The bereaved and injured from the Hatfield rail disaster gathered to mark the anniversary with an emotional service yesterday.
A year to the day that Robert Alcorn, 37, Stephan Arthur, 47, Leslie Gray, 43, and Peter Monkhouse, 50, lost their lives, their families joined more than 400 others in remembrance.
The anger was as apparent as the grief, finding its target in Railtrack, which the Government announced last week would be turned into a "not-for-profit" organisation.
Audrey Arthur, speaking as she paid tribute to her son, Stephan, said: "This tragedy was caused by negligence and greed. Railtrack had known that the track was unsafe for two years, but continued to put costs and increasing profits above saving lives."

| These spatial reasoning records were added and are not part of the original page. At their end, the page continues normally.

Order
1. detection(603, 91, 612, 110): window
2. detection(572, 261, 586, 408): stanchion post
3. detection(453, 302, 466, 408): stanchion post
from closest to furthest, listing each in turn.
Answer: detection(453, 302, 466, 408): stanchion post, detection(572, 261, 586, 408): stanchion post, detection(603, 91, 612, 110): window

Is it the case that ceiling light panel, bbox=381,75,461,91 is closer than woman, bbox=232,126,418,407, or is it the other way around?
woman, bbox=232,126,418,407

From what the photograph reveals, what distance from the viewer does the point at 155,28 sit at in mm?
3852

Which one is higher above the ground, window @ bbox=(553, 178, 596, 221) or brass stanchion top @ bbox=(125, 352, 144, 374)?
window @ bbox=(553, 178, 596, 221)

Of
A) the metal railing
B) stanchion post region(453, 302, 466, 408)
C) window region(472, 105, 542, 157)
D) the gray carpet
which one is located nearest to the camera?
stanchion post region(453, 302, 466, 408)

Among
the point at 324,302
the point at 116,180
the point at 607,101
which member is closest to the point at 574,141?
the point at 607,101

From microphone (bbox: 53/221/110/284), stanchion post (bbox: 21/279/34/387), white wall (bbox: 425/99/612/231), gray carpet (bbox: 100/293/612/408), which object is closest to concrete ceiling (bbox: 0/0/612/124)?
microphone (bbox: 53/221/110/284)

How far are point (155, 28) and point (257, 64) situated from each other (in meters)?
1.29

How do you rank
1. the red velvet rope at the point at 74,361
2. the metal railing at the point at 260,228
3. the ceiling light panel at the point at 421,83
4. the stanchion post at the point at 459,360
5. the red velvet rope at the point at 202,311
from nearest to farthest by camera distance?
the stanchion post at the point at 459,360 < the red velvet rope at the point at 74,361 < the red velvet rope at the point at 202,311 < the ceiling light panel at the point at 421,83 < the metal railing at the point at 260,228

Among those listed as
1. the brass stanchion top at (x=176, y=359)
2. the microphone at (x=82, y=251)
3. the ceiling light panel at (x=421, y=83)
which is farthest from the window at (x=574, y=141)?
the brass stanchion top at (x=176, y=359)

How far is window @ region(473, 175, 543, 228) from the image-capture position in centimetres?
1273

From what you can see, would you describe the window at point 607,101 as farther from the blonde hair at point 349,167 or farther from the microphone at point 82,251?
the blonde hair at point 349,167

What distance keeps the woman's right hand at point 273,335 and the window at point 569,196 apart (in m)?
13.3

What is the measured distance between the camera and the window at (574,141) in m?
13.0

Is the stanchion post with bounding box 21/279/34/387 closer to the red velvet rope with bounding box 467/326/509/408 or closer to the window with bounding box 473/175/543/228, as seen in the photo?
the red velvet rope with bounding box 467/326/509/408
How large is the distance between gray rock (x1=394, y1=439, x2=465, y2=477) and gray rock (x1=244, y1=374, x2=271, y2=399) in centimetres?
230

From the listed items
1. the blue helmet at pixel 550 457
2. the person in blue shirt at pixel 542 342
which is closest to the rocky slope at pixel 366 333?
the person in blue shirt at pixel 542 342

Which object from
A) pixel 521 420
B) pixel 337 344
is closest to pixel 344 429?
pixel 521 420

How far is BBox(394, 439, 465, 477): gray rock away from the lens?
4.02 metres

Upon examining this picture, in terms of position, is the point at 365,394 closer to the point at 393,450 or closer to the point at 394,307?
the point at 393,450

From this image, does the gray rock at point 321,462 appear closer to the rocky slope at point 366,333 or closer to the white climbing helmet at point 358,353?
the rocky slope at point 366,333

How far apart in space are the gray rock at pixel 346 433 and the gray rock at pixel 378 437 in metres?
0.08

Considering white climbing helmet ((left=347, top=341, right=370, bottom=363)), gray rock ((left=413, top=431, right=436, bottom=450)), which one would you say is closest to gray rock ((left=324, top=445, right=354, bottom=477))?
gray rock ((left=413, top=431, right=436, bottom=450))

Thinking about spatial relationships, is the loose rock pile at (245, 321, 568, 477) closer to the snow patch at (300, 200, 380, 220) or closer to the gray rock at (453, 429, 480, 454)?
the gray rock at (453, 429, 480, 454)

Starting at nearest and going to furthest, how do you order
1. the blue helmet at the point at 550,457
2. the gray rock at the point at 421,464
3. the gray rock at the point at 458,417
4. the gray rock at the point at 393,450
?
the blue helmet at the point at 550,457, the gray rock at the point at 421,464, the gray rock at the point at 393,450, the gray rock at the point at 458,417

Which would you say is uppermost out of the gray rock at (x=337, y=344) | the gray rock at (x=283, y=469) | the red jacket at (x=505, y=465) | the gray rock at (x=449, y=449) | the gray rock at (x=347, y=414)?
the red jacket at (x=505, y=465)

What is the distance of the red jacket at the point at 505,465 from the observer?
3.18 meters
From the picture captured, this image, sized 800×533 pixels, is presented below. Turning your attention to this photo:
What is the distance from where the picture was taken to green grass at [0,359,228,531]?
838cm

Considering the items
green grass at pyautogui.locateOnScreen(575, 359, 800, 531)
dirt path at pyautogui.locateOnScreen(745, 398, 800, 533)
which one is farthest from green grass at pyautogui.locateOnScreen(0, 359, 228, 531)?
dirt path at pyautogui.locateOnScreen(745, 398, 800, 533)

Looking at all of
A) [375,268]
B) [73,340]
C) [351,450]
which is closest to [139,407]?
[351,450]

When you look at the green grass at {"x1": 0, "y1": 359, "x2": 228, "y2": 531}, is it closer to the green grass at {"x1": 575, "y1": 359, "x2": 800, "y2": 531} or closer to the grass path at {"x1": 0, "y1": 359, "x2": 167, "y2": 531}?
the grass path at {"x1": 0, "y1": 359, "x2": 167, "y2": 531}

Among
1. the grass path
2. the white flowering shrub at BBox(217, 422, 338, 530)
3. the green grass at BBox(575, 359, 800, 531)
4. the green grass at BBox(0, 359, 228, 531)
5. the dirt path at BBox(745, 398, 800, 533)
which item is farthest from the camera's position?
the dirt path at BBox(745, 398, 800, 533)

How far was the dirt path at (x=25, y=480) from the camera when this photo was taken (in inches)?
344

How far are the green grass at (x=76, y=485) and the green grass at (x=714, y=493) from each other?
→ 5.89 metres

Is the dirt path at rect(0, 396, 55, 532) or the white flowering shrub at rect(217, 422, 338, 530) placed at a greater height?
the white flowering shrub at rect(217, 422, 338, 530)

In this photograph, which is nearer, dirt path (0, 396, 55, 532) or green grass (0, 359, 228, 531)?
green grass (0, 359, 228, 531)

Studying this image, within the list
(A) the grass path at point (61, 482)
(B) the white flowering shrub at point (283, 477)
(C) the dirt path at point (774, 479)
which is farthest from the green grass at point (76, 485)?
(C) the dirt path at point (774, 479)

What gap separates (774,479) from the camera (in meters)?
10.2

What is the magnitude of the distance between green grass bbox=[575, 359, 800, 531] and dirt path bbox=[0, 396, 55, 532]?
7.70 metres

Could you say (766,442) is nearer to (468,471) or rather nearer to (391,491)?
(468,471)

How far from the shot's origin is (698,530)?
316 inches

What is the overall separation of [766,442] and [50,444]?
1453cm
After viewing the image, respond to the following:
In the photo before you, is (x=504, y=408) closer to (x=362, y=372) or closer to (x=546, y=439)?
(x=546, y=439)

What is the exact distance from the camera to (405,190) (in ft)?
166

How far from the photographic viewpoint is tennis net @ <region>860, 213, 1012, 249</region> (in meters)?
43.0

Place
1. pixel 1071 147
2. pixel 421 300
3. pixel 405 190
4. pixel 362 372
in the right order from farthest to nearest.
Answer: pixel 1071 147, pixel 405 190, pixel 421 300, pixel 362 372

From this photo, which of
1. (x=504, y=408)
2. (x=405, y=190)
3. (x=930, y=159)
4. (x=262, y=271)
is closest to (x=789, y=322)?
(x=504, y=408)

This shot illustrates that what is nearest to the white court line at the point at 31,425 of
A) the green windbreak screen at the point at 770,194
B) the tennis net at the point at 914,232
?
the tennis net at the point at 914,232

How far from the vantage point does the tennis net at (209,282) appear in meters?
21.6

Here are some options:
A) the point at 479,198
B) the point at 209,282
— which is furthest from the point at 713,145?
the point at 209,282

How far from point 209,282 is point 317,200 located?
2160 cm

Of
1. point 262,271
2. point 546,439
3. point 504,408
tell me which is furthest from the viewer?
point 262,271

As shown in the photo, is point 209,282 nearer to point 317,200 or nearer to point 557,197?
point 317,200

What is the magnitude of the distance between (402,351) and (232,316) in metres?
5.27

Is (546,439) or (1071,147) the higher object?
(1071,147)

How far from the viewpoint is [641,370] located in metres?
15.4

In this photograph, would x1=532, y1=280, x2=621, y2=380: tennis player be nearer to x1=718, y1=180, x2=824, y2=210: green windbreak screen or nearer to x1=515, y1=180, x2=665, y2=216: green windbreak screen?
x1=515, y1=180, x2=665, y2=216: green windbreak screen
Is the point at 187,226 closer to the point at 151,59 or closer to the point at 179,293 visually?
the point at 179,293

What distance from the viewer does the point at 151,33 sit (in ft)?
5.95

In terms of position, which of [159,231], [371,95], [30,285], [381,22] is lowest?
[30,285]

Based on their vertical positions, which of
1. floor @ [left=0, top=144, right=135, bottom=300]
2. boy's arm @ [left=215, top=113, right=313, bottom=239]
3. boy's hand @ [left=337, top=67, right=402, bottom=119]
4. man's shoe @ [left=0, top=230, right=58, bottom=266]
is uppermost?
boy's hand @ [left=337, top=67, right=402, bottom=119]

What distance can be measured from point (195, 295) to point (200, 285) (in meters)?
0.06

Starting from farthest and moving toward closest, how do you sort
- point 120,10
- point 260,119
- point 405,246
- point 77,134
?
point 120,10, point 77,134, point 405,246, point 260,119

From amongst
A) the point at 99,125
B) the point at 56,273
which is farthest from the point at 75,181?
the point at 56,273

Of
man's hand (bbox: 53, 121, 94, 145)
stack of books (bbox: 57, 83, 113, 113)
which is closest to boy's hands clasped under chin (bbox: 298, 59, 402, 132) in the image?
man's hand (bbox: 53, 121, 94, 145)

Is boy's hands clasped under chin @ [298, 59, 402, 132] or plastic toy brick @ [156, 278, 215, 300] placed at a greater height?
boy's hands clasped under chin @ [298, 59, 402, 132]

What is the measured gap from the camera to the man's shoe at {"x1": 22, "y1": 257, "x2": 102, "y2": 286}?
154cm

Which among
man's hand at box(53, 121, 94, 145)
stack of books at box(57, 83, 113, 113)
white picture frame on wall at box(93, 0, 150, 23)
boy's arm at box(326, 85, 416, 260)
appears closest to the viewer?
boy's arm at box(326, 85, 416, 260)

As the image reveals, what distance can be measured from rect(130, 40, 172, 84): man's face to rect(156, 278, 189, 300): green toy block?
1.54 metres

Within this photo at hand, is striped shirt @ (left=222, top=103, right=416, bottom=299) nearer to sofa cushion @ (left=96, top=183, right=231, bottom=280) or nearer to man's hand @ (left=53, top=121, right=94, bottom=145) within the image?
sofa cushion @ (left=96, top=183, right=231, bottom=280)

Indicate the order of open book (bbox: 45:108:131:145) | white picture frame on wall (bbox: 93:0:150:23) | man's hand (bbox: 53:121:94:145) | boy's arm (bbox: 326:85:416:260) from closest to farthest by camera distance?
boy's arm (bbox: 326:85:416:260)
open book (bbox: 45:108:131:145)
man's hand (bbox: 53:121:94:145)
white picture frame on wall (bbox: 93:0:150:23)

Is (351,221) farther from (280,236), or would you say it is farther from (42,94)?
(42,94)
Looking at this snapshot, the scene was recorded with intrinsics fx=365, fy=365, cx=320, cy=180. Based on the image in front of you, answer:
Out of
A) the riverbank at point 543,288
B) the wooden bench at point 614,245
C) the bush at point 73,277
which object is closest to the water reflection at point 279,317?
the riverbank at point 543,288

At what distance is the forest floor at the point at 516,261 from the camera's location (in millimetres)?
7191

In a letter read to the congregation, Tony Blair said: "I know that nothing can undo what has happened, or take away the pain, grief, loss and shock that have touched many lives. No government can guarantee the absolute safety of any form of travel. But the steps we are taking and have pledged to take will go a long way to ensure railway travel is safer."
Afterwards, Christopher Garnett, the chief executive of GNER, who gave a reading during the service, said: "Hatfield should not have happened. Hatfield was bad management and I can understand the anger. We are determined to have a safe railway network."
Relatives gathered at the roadside overlooking the crash site at 12.23pm, the moment the GNER London to Leeds Intercity 225 express derailed, killing four and injuring 87. During the service at St Albans Cathedral, relatives lit candles in front of photographs of their loved ones.
After cracks were found in the rail at Hatfield, Railtrack began widespread track repairs. The safety moves, and severe floods, led to a near- breakdown of the rail network.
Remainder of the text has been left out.